Je l'aime bien, ce terrain de camping désaffecté à flanc de coteau. Oh ce n'était pas un de ces campings qui se la pétait, hein, ça se voit encore. On sent le camping de prolos, on sent les Trente Glorieuses. On passe l'antique barrière rouille et blanche qui barrait jadis l'entrée et puis on remonte l'allée dorénavant partiellement recouverte de terre et qui zigzague dans les feuilles mortes. De loin en loin, une cahute dissimule une douche et des toilettes rudimentaires qu'au fil du temps les morveuses(-eurs) du proche patelin, hérédosyphilitiques et désœuvré(e)s, ont fini par dézinguer. Et puis ces petits emplacements, encore reconnaissables malgré la végétation. Strict minimum.

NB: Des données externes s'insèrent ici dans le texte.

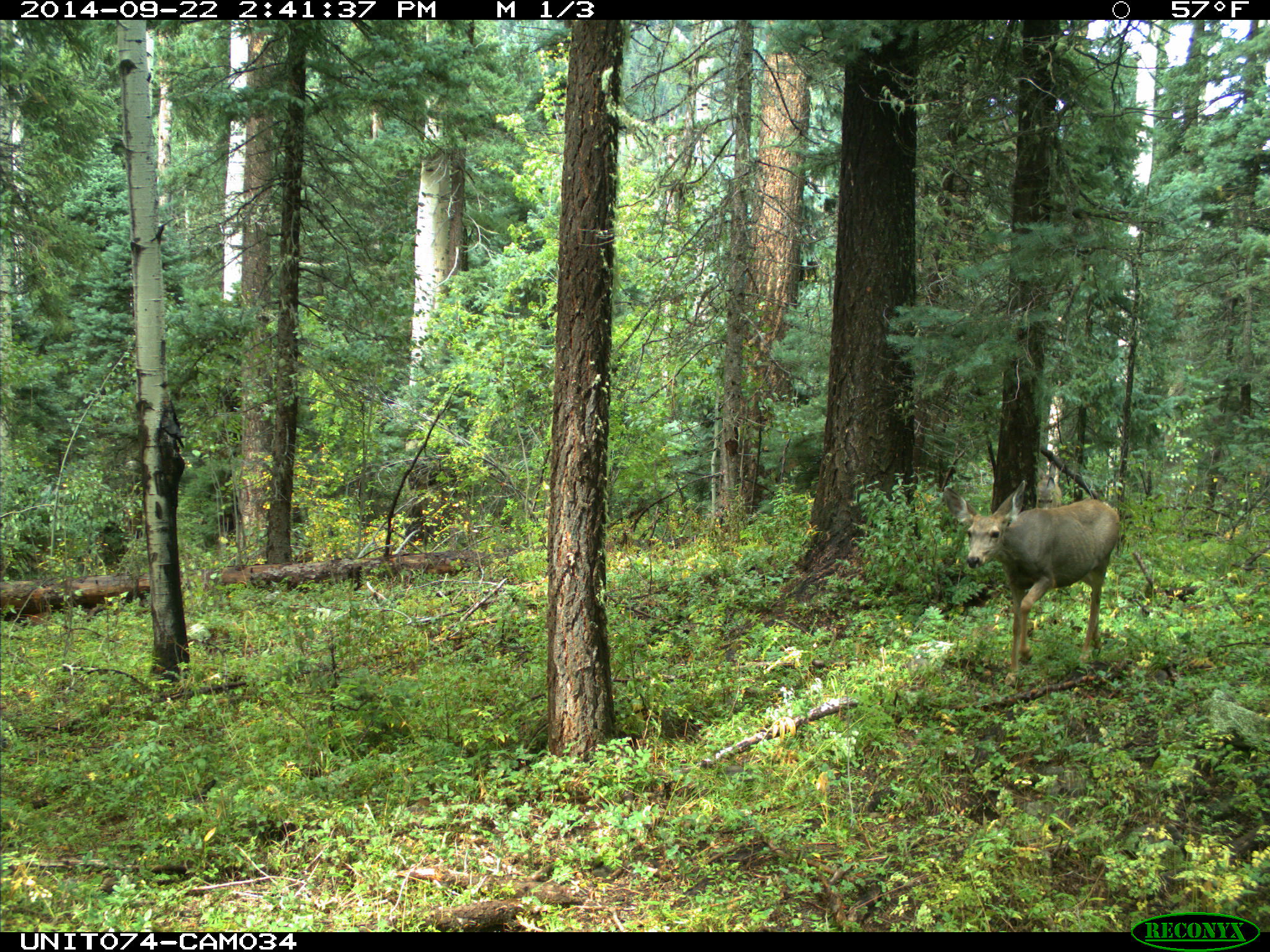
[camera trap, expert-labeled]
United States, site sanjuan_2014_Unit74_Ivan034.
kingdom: Animalia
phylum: Chordata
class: Mammalia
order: Artiodactyla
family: Cervidae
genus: Odocoileus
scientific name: Odocoileus hemionus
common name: mule deer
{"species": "Odocoileus hemionus (mule deer)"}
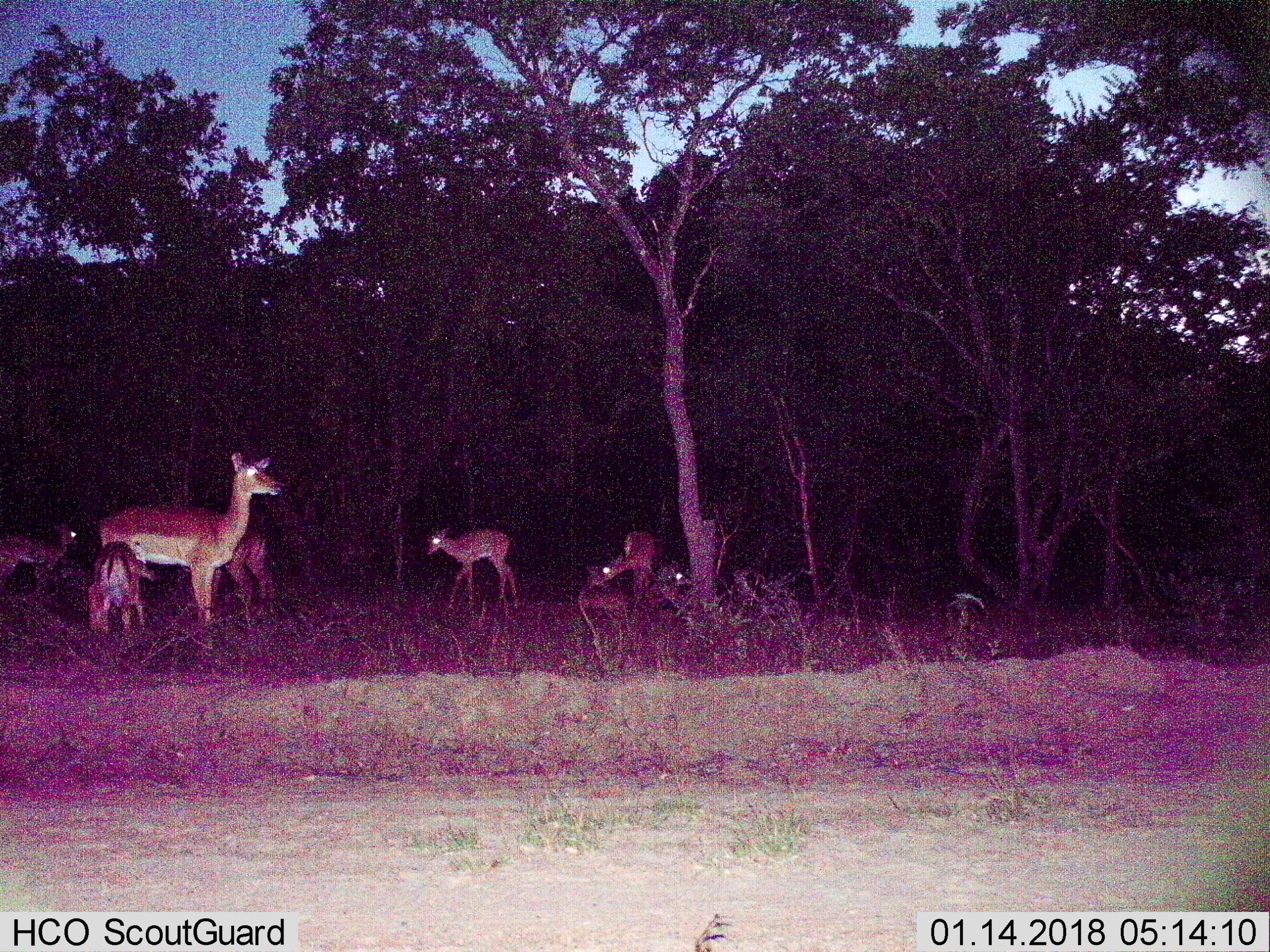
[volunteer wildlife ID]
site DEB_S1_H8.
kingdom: Animalia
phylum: Chordata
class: Mammalia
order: Artiodactyla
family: Bovidae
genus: Aepyceros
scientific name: Aepyceros melampus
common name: impala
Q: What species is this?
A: Impala (Aepyceros melampus).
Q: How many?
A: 7.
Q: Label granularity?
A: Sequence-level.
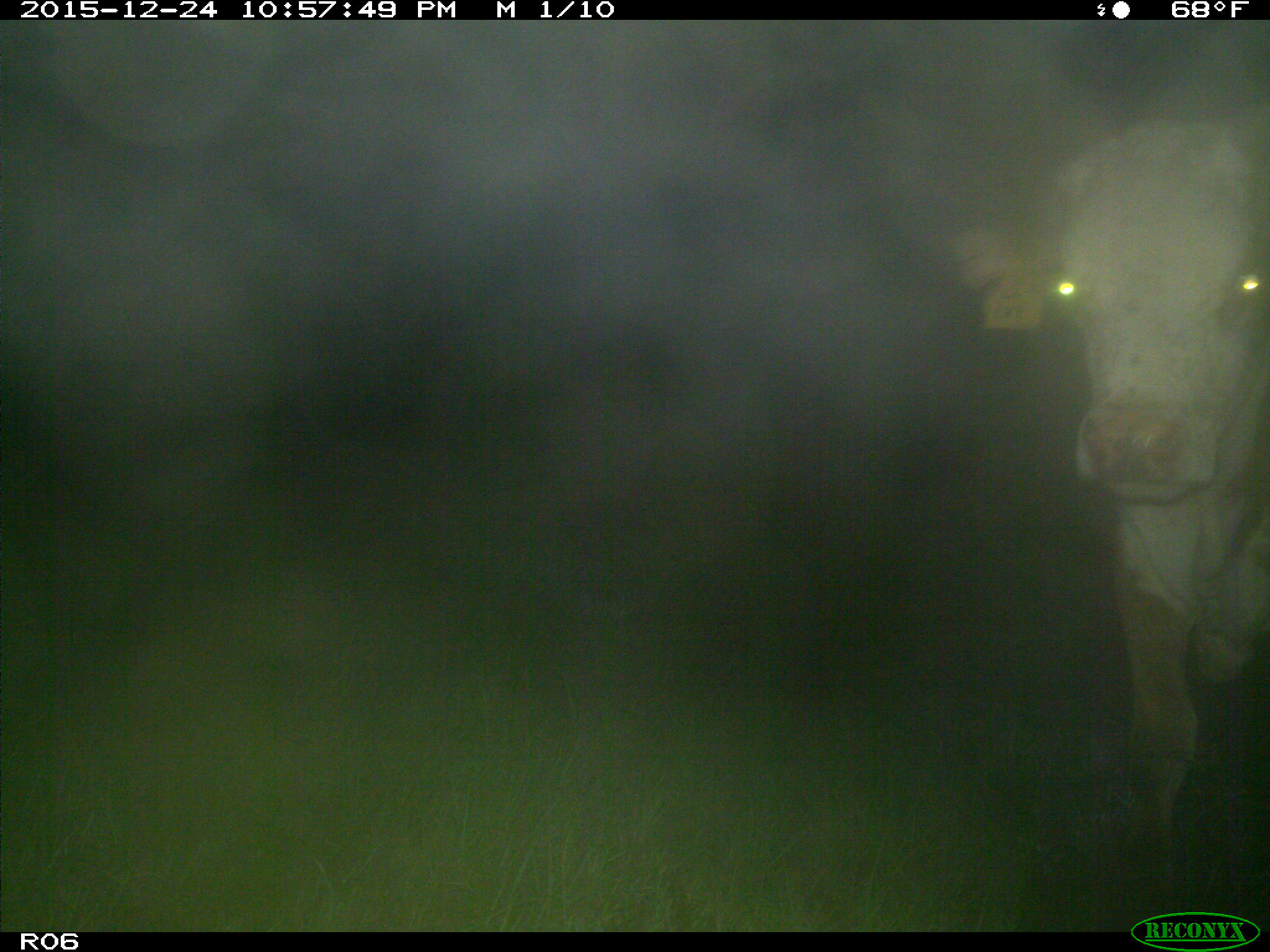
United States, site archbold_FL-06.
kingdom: Animalia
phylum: Chordata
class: Mammalia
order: Artiodactyla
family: Bovidae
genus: Bos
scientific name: Bos taurus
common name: domestic cow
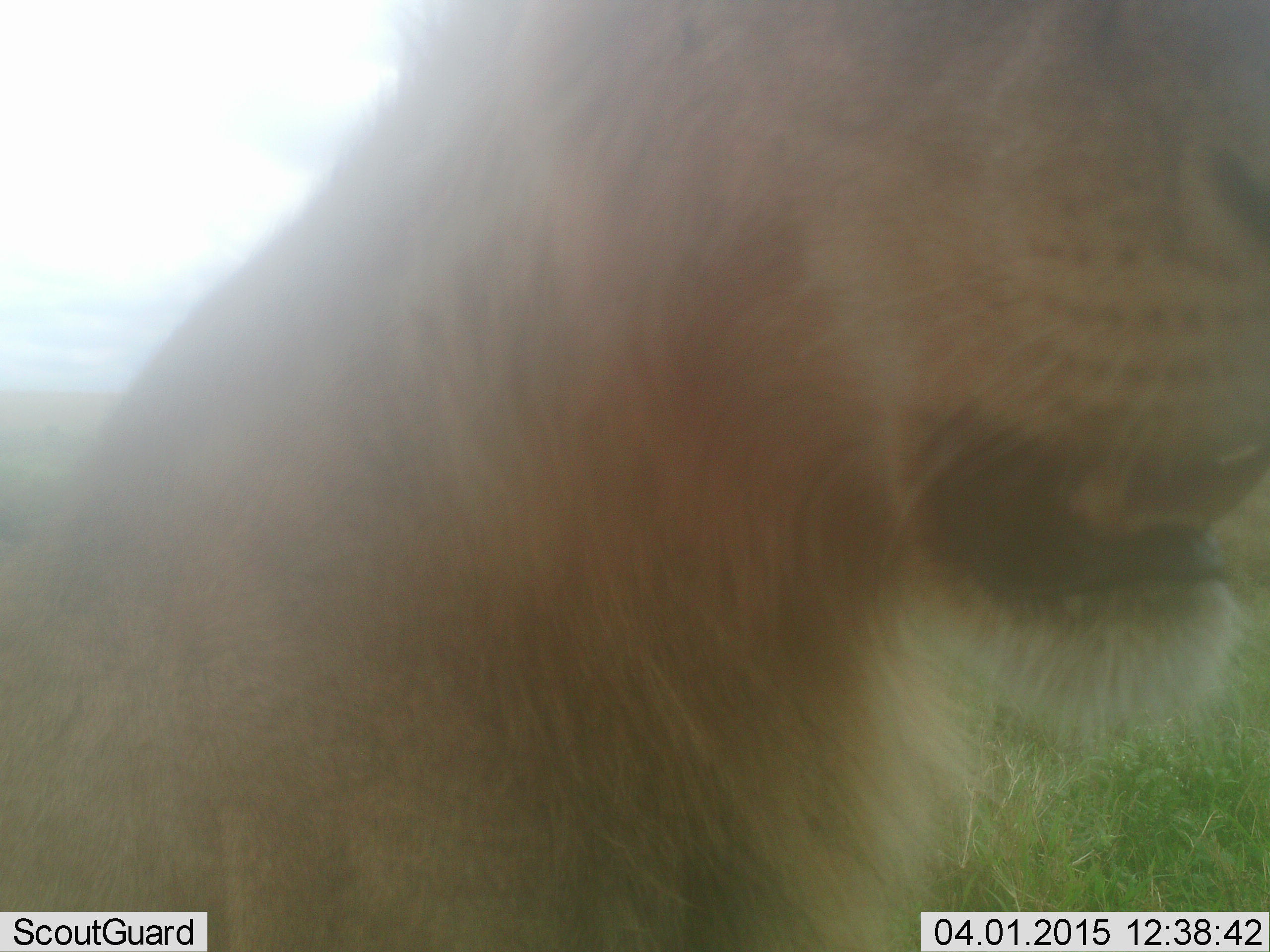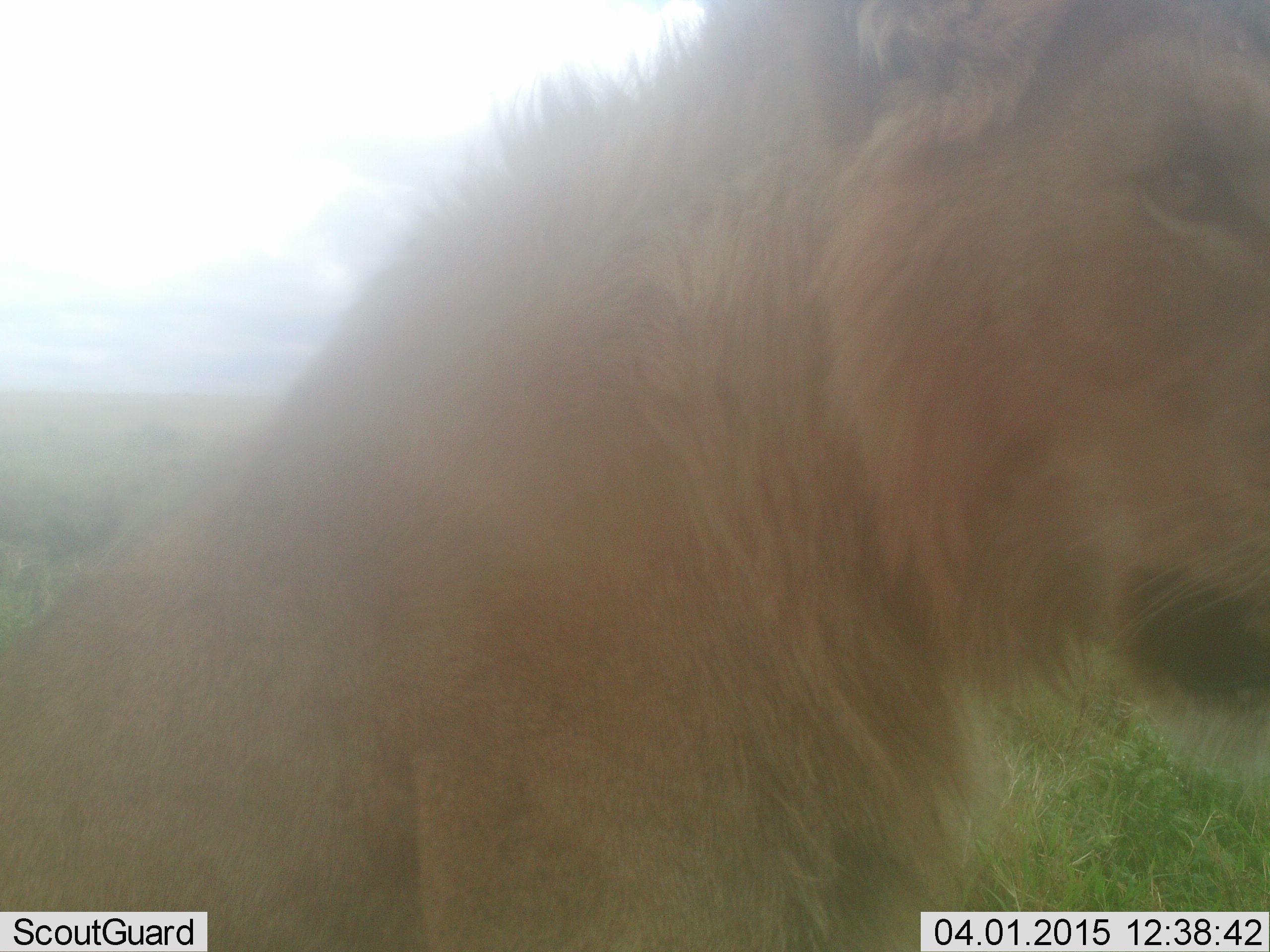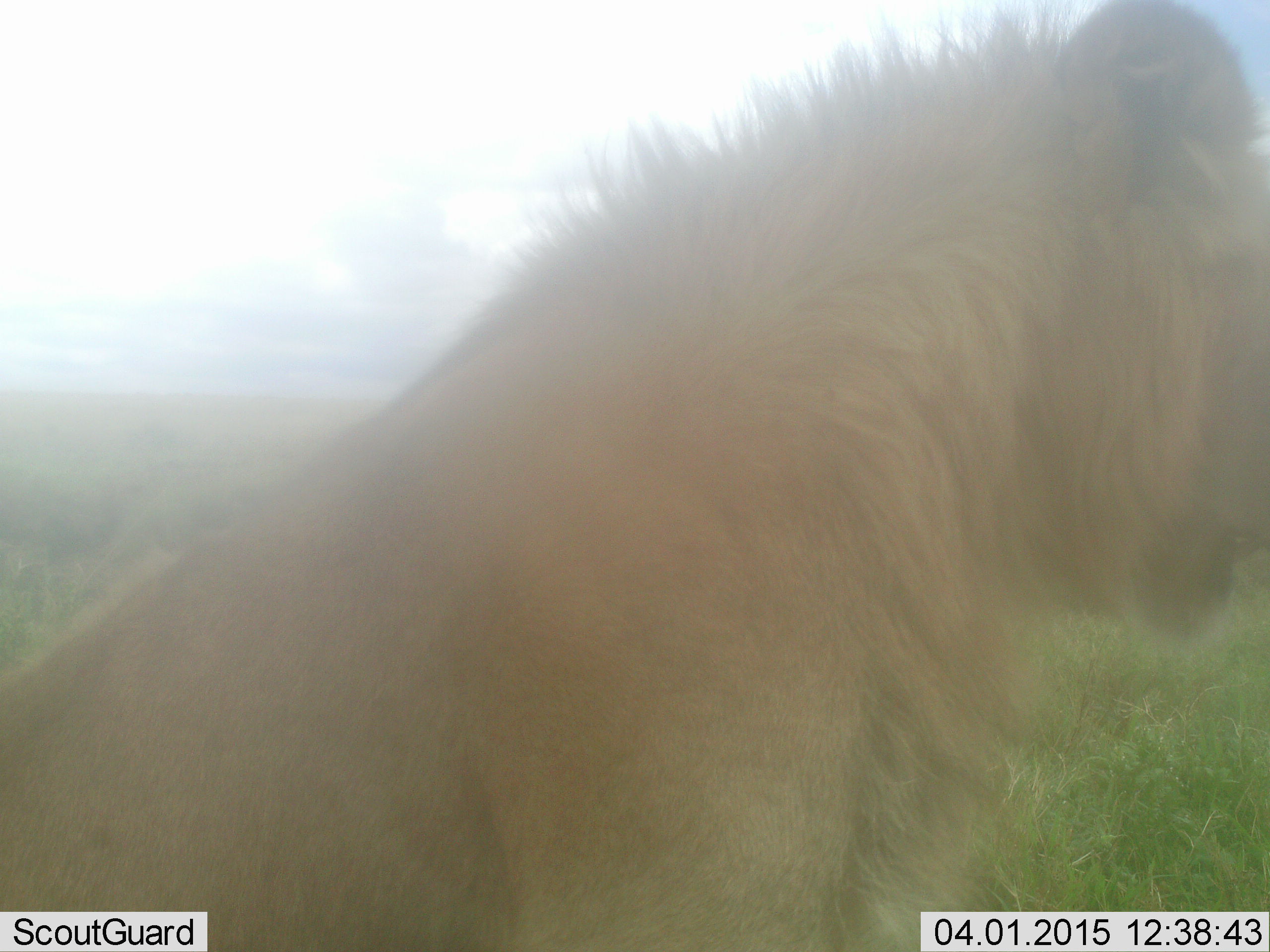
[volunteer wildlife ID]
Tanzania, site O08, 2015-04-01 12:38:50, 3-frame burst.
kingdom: Animalia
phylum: Chordata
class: Mammalia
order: Carnivora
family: Felidae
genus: Panthera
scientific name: Panthera leo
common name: lion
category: lionmale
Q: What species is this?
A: Lionmale (lion) (Panthera leo).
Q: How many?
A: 1.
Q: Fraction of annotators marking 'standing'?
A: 40%.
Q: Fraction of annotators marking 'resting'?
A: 50%.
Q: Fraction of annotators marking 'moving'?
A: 10%.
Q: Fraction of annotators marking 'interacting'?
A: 0%.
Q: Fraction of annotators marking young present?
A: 0%.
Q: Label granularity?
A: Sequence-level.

Juste l'espace pour une canadienne et la Quatre Chevaux®. Ou une Vespa®, un transistor et un Teppaz®.

En bas les vestiges de la buvette — et les restes du mini-golf dans lequel on se croyait à bord de l'ascenseur social.

D'un bout à l'autre de l'abandon ça schlingue De Gaulle, les yéyés, la nostalgie et l'ennui.

C'est bon, l'ennui.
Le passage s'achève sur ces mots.